ICOS agonist mAbs demonstrate single-agent antitumor activity. A–C, EMT6 (subcutaneous) tumor-bearing BALB/c mice were administered intraperitoneally biweekly with anti-mouse ICOS mAb [7E.17G9 (mIgG1)] or isotype control (mIgG1) for a total of six doses and evaluated for tumor growth (A), survival (B), and pharmacodynamic changes (C) within tumors. Each line in A represents an individual mouse (n = 10/group). Number of tumor-free mice at study termination are indicated within each subpanel. B, Kaplan–Meier plot illustrating OS in A. C, Percentage of tumor-infiltrating CD8⁺ T cells, T_reg cells, and associated CD8:T_reg cell ratio 48 hours after the third dose of anti-ICOS mAb (10 μg, ∼study day 7) assessed using flow cytometry (nonspecific binding was blocked with human or mouse Fc block).

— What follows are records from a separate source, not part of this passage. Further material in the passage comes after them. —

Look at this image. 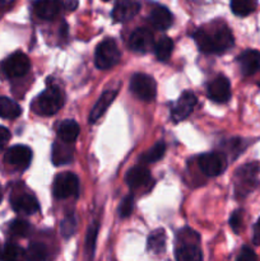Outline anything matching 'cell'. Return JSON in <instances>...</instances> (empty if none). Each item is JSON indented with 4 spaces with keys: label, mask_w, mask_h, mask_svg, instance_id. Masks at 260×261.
Wrapping results in <instances>:
<instances>
[{
    "label": "cell",
    "mask_w": 260,
    "mask_h": 261,
    "mask_svg": "<svg viewBox=\"0 0 260 261\" xmlns=\"http://www.w3.org/2000/svg\"><path fill=\"white\" fill-rule=\"evenodd\" d=\"M193 38L204 54H223L235 45L233 35L224 23L213 25V31L199 28L194 32Z\"/></svg>",
    "instance_id": "6da1fadb"
},
{
    "label": "cell",
    "mask_w": 260,
    "mask_h": 261,
    "mask_svg": "<svg viewBox=\"0 0 260 261\" xmlns=\"http://www.w3.org/2000/svg\"><path fill=\"white\" fill-rule=\"evenodd\" d=\"M259 162H249L239 167L235 172V195L237 199H245L252 193L257 186L259 175Z\"/></svg>",
    "instance_id": "7a4b0ae2"
},
{
    "label": "cell",
    "mask_w": 260,
    "mask_h": 261,
    "mask_svg": "<svg viewBox=\"0 0 260 261\" xmlns=\"http://www.w3.org/2000/svg\"><path fill=\"white\" fill-rule=\"evenodd\" d=\"M64 105V93L58 87L50 86L46 88L33 102V110L41 116L55 115Z\"/></svg>",
    "instance_id": "3957f363"
},
{
    "label": "cell",
    "mask_w": 260,
    "mask_h": 261,
    "mask_svg": "<svg viewBox=\"0 0 260 261\" xmlns=\"http://www.w3.org/2000/svg\"><path fill=\"white\" fill-rule=\"evenodd\" d=\"M178 246L176 247V261H203V254L199 247V236L191 229H184L178 234Z\"/></svg>",
    "instance_id": "277c9868"
},
{
    "label": "cell",
    "mask_w": 260,
    "mask_h": 261,
    "mask_svg": "<svg viewBox=\"0 0 260 261\" xmlns=\"http://www.w3.org/2000/svg\"><path fill=\"white\" fill-rule=\"evenodd\" d=\"M121 59V53L112 38L102 41L94 53V64L101 70H107L116 65Z\"/></svg>",
    "instance_id": "5b68a950"
},
{
    "label": "cell",
    "mask_w": 260,
    "mask_h": 261,
    "mask_svg": "<svg viewBox=\"0 0 260 261\" xmlns=\"http://www.w3.org/2000/svg\"><path fill=\"white\" fill-rule=\"evenodd\" d=\"M130 91L137 98L143 101H153L157 94V84L154 79L147 74H134L130 79Z\"/></svg>",
    "instance_id": "8992f818"
},
{
    "label": "cell",
    "mask_w": 260,
    "mask_h": 261,
    "mask_svg": "<svg viewBox=\"0 0 260 261\" xmlns=\"http://www.w3.org/2000/svg\"><path fill=\"white\" fill-rule=\"evenodd\" d=\"M79 180L71 172H63L58 175L53 184V193L58 199H68L78 194Z\"/></svg>",
    "instance_id": "52a82bcc"
},
{
    "label": "cell",
    "mask_w": 260,
    "mask_h": 261,
    "mask_svg": "<svg viewBox=\"0 0 260 261\" xmlns=\"http://www.w3.org/2000/svg\"><path fill=\"white\" fill-rule=\"evenodd\" d=\"M199 167L201 172L209 177L222 175L227 168L226 155L219 152L204 153L199 157Z\"/></svg>",
    "instance_id": "ba28073f"
},
{
    "label": "cell",
    "mask_w": 260,
    "mask_h": 261,
    "mask_svg": "<svg viewBox=\"0 0 260 261\" xmlns=\"http://www.w3.org/2000/svg\"><path fill=\"white\" fill-rule=\"evenodd\" d=\"M31 68V61L28 56L23 53H14L5 59L3 63V70L9 78H20L25 75Z\"/></svg>",
    "instance_id": "9c48e42d"
},
{
    "label": "cell",
    "mask_w": 260,
    "mask_h": 261,
    "mask_svg": "<svg viewBox=\"0 0 260 261\" xmlns=\"http://www.w3.org/2000/svg\"><path fill=\"white\" fill-rule=\"evenodd\" d=\"M196 103H198V99H196V96L193 92H184V93L178 97L176 103L172 106V110H171V117H172L173 121L180 122L183 121V120L188 119V117L193 114Z\"/></svg>",
    "instance_id": "30bf717a"
},
{
    "label": "cell",
    "mask_w": 260,
    "mask_h": 261,
    "mask_svg": "<svg viewBox=\"0 0 260 261\" xmlns=\"http://www.w3.org/2000/svg\"><path fill=\"white\" fill-rule=\"evenodd\" d=\"M206 93L212 101L217 103H226L231 98V84H229L228 78L224 75L216 76L208 84Z\"/></svg>",
    "instance_id": "8fae6325"
},
{
    "label": "cell",
    "mask_w": 260,
    "mask_h": 261,
    "mask_svg": "<svg viewBox=\"0 0 260 261\" xmlns=\"http://www.w3.org/2000/svg\"><path fill=\"white\" fill-rule=\"evenodd\" d=\"M240 70L244 76H251L260 70V51L247 48L242 51L236 59Z\"/></svg>",
    "instance_id": "7c38bea8"
},
{
    "label": "cell",
    "mask_w": 260,
    "mask_h": 261,
    "mask_svg": "<svg viewBox=\"0 0 260 261\" xmlns=\"http://www.w3.org/2000/svg\"><path fill=\"white\" fill-rule=\"evenodd\" d=\"M4 161L10 166L24 170L32 161V150L25 145H14L9 148L4 155Z\"/></svg>",
    "instance_id": "4fadbf2b"
},
{
    "label": "cell",
    "mask_w": 260,
    "mask_h": 261,
    "mask_svg": "<svg viewBox=\"0 0 260 261\" xmlns=\"http://www.w3.org/2000/svg\"><path fill=\"white\" fill-rule=\"evenodd\" d=\"M127 45H129L130 50L135 51V53H148L154 45L153 33L147 28H138L130 35Z\"/></svg>",
    "instance_id": "5bb4252c"
},
{
    "label": "cell",
    "mask_w": 260,
    "mask_h": 261,
    "mask_svg": "<svg viewBox=\"0 0 260 261\" xmlns=\"http://www.w3.org/2000/svg\"><path fill=\"white\" fill-rule=\"evenodd\" d=\"M139 10L140 3L138 0H116L112 9V18L115 22H127L133 19Z\"/></svg>",
    "instance_id": "9a60e30c"
},
{
    "label": "cell",
    "mask_w": 260,
    "mask_h": 261,
    "mask_svg": "<svg viewBox=\"0 0 260 261\" xmlns=\"http://www.w3.org/2000/svg\"><path fill=\"white\" fill-rule=\"evenodd\" d=\"M33 9L37 17L45 20H53L59 15L61 3L59 0H36Z\"/></svg>",
    "instance_id": "2e32d148"
},
{
    "label": "cell",
    "mask_w": 260,
    "mask_h": 261,
    "mask_svg": "<svg viewBox=\"0 0 260 261\" xmlns=\"http://www.w3.org/2000/svg\"><path fill=\"white\" fill-rule=\"evenodd\" d=\"M150 181V172L143 166H135V167L130 168L127 171L126 176H125V182L127 184L132 190H137V189L143 188L147 185Z\"/></svg>",
    "instance_id": "e0dca14e"
},
{
    "label": "cell",
    "mask_w": 260,
    "mask_h": 261,
    "mask_svg": "<svg viewBox=\"0 0 260 261\" xmlns=\"http://www.w3.org/2000/svg\"><path fill=\"white\" fill-rule=\"evenodd\" d=\"M12 208L17 213L23 214H35L38 212L40 205H38L37 199L30 194H20V195L12 198Z\"/></svg>",
    "instance_id": "ac0fdd59"
},
{
    "label": "cell",
    "mask_w": 260,
    "mask_h": 261,
    "mask_svg": "<svg viewBox=\"0 0 260 261\" xmlns=\"http://www.w3.org/2000/svg\"><path fill=\"white\" fill-rule=\"evenodd\" d=\"M149 20L154 28H157V30L160 31H166L172 25L173 15L166 7L157 5V7L150 12Z\"/></svg>",
    "instance_id": "d6986e66"
},
{
    "label": "cell",
    "mask_w": 260,
    "mask_h": 261,
    "mask_svg": "<svg viewBox=\"0 0 260 261\" xmlns=\"http://www.w3.org/2000/svg\"><path fill=\"white\" fill-rule=\"evenodd\" d=\"M117 91H112V89H109V91H105L103 93L99 96V98L97 99L96 105L92 109L91 114H89V122H96L105 112L107 111L111 103L114 102V99L116 98Z\"/></svg>",
    "instance_id": "ffe728a7"
},
{
    "label": "cell",
    "mask_w": 260,
    "mask_h": 261,
    "mask_svg": "<svg viewBox=\"0 0 260 261\" xmlns=\"http://www.w3.org/2000/svg\"><path fill=\"white\" fill-rule=\"evenodd\" d=\"M70 143L65 142H55L53 145V153H51V160L55 166L65 165L73 160L74 149L70 147Z\"/></svg>",
    "instance_id": "44dd1931"
},
{
    "label": "cell",
    "mask_w": 260,
    "mask_h": 261,
    "mask_svg": "<svg viewBox=\"0 0 260 261\" xmlns=\"http://www.w3.org/2000/svg\"><path fill=\"white\" fill-rule=\"evenodd\" d=\"M79 132H81L79 125L74 120H64L58 127V137L60 138L61 142L71 144L78 138Z\"/></svg>",
    "instance_id": "7402d4cb"
},
{
    "label": "cell",
    "mask_w": 260,
    "mask_h": 261,
    "mask_svg": "<svg viewBox=\"0 0 260 261\" xmlns=\"http://www.w3.org/2000/svg\"><path fill=\"white\" fill-rule=\"evenodd\" d=\"M22 114L19 105L8 97H0V117L8 120L17 119Z\"/></svg>",
    "instance_id": "603a6c76"
},
{
    "label": "cell",
    "mask_w": 260,
    "mask_h": 261,
    "mask_svg": "<svg viewBox=\"0 0 260 261\" xmlns=\"http://www.w3.org/2000/svg\"><path fill=\"white\" fill-rule=\"evenodd\" d=\"M148 251L153 254H162L166 249V232L163 229H155L148 236Z\"/></svg>",
    "instance_id": "cb8c5ba5"
},
{
    "label": "cell",
    "mask_w": 260,
    "mask_h": 261,
    "mask_svg": "<svg viewBox=\"0 0 260 261\" xmlns=\"http://www.w3.org/2000/svg\"><path fill=\"white\" fill-rule=\"evenodd\" d=\"M256 7L257 0H231V10L237 17H247Z\"/></svg>",
    "instance_id": "d4e9b609"
},
{
    "label": "cell",
    "mask_w": 260,
    "mask_h": 261,
    "mask_svg": "<svg viewBox=\"0 0 260 261\" xmlns=\"http://www.w3.org/2000/svg\"><path fill=\"white\" fill-rule=\"evenodd\" d=\"M173 50V41L170 37H162L154 46L155 56L160 61H166L170 59Z\"/></svg>",
    "instance_id": "484cf974"
},
{
    "label": "cell",
    "mask_w": 260,
    "mask_h": 261,
    "mask_svg": "<svg viewBox=\"0 0 260 261\" xmlns=\"http://www.w3.org/2000/svg\"><path fill=\"white\" fill-rule=\"evenodd\" d=\"M3 261H25V251L14 244L5 245L2 252Z\"/></svg>",
    "instance_id": "4316f807"
},
{
    "label": "cell",
    "mask_w": 260,
    "mask_h": 261,
    "mask_svg": "<svg viewBox=\"0 0 260 261\" xmlns=\"http://www.w3.org/2000/svg\"><path fill=\"white\" fill-rule=\"evenodd\" d=\"M99 224L98 222L94 221L92 222V224L89 226L88 231H87L86 236V254L89 257V260H92L94 255V249H96V241H97V233H98Z\"/></svg>",
    "instance_id": "83f0119b"
},
{
    "label": "cell",
    "mask_w": 260,
    "mask_h": 261,
    "mask_svg": "<svg viewBox=\"0 0 260 261\" xmlns=\"http://www.w3.org/2000/svg\"><path fill=\"white\" fill-rule=\"evenodd\" d=\"M46 257H47V249L40 242L31 244L25 251V261H46Z\"/></svg>",
    "instance_id": "f1b7e54d"
},
{
    "label": "cell",
    "mask_w": 260,
    "mask_h": 261,
    "mask_svg": "<svg viewBox=\"0 0 260 261\" xmlns=\"http://www.w3.org/2000/svg\"><path fill=\"white\" fill-rule=\"evenodd\" d=\"M165 152L166 144L163 142H158L140 157V161L144 163H154L157 162V161H160L161 158L165 155Z\"/></svg>",
    "instance_id": "f546056e"
},
{
    "label": "cell",
    "mask_w": 260,
    "mask_h": 261,
    "mask_svg": "<svg viewBox=\"0 0 260 261\" xmlns=\"http://www.w3.org/2000/svg\"><path fill=\"white\" fill-rule=\"evenodd\" d=\"M9 229L10 233H12L13 236L27 237L28 234H30L32 227H31V224L28 223V222L22 221V219H15V221H13L12 223H10Z\"/></svg>",
    "instance_id": "4dcf8cb0"
},
{
    "label": "cell",
    "mask_w": 260,
    "mask_h": 261,
    "mask_svg": "<svg viewBox=\"0 0 260 261\" xmlns=\"http://www.w3.org/2000/svg\"><path fill=\"white\" fill-rule=\"evenodd\" d=\"M229 226L235 233L239 234L241 232L242 226H244V211L242 209H237L232 213V216L229 217Z\"/></svg>",
    "instance_id": "1f68e13d"
},
{
    "label": "cell",
    "mask_w": 260,
    "mask_h": 261,
    "mask_svg": "<svg viewBox=\"0 0 260 261\" xmlns=\"http://www.w3.org/2000/svg\"><path fill=\"white\" fill-rule=\"evenodd\" d=\"M133 209H134V196L127 195L126 198H124V200L121 201V204H120V217H121V218H127V217L132 216Z\"/></svg>",
    "instance_id": "d6a6232c"
},
{
    "label": "cell",
    "mask_w": 260,
    "mask_h": 261,
    "mask_svg": "<svg viewBox=\"0 0 260 261\" xmlns=\"http://www.w3.org/2000/svg\"><path fill=\"white\" fill-rule=\"evenodd\" d=\"M75 228H76L75 218H74L71 214H69V216L61 222V227H60L61 233H63L64 237H70L71 234L75 232Z\"/></svg>",
    "instance_id": "836d02e7"
},
{
    "label": "cell",
    "mask_w": 260,
    "mask_h": 261,
    "mask_svg": "<svg viewBox=\"0 0 260 261\" xmlns=\"http://www.w3.org/2000/svg\"><path fill=\"white\" fill-rule=\"evenodd\" d=\"M236 261H257V256L251 247L244 246L240 251Z\"/></svg>",
    "instance_id": "e575fe53"
},
{
    "label": "cell",
    "mask_w": 260,
    "mask_h": 261,
    "mask_svg": "<svg viewBox=\"0 0 260 261\" xmlns=\"http://www.w3.org/2000/svg\"><path fill=\"white\" fill-rule=\"evenodd\" d=\"M10 139V132L4 126H0V150L4 149L7 143Z\"/></svg>",
    "instance_id": "d590c367"
},
{
    "label": "cell",
    "mask_w": 260,
    "mask_h": 261,
    "mask_svg": "<svg viewBox=\"0 0 260 261\" xmlns=\"http://www.w3.org/2000/svg\"><path fill=\"white\" fill-rule=\"evenodd\" d=\"M252 242L255 245H260V218L254 224V234H252Z\"/></svg>",
    "instance_id": "8d00e7d4"
},
{
    "label": "cell",
    "mask_w": 260,
    "mask_h": 261,
    "mask_svg": "<svg viewBox=\"0 0 260 261\" xmlns=\"http://www.w3.org/2000/svg\"><path fill=\"white\" fill-rule=\"evenodd\" d=\"M15 0H0V13H5L14 5Z\"/></svg>",
    "instance_id": "74e56055"
},
{
    "label": "cell",
    "mask_w": 260,
    "mask_h": 261,
    "mask_svg": "<svg viewBox=\"0 0 260 261\" xmlns=\"http://www.w3.org/2000/svg\"><path fill=\"white\" fill-rule=\"evenodd\" d=\"M78 5V2L76 0H66L65 2V8L69 10H74Z\"/></svg>",
    "instance_id": "f35d334b"
},
{
    "label": "cell",
    "mask_w": 260,
    "mask_h": 261,
    "mask_svg": "<svg viewBox=\"0 0 260 261\" xmlns=\"http://www.w3.org/2000/svg\"><path fill=\"white\" fill-rule=\"evenodd\" d=\"M102 2H110V0H102Z\"/></svg>",
    "instance_id": "ab89813d"
},
{
    "label": "cell",
    "mask_w": 260,
    "mask_h": 261,
    "mask_svg": "<svg viewBox=\"0 0 260 261\" xmlns=\"http://www.w3.org/2000/svg\"><path fill=\"white\" fill-rule=\"evenodd\" d=\"M257 84H259V87H260V82H259V83H257Z\"/></svg>",
    "instance_id": "60d3db41"
}]
</instances>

Each symbol represents an individual mouse. D–F, A549 (subcutaneous) tumor-bearing NSG mice were administered intraperitoneally biweekly with feladilimab or isotype control for a total of six doses. D, A549 tumor growth kinetics for controls (PBS or isotype) and feladilimab-treated groups (0.04 mg/kg, black; 0.4 mg/kg, red). Percentage of tumor-infiltrating ICOS+ CD8⁺ T cells (E; assessed using flow cytometry with nonspecific binding blocked using human or mouse Fc block) and associated CD8:T_reg cell ratio (F) 48 hours after the fourth dose of feladilimab (∼study day 21). Data in C, D, E, and F represent the mean ± s.e.m. Significance was determined by unpaired Student t test. See Supplementary Fig. S1 for flow cytometry gating strategy for C, E, and F. CD8/Treg ratios were calculated on the basis of percent (%) positive CD8s (of live CD45⁺) and FoxP3/CD25⁺ Treg cells (of live CD45⁺ CD4⁺ cells). ICOS, inducible T-cell costimulator; i.p., intraperitoneal injection; mAb, monoclonal antibody; OS, overall survival; s.e.m., standard error of the mean.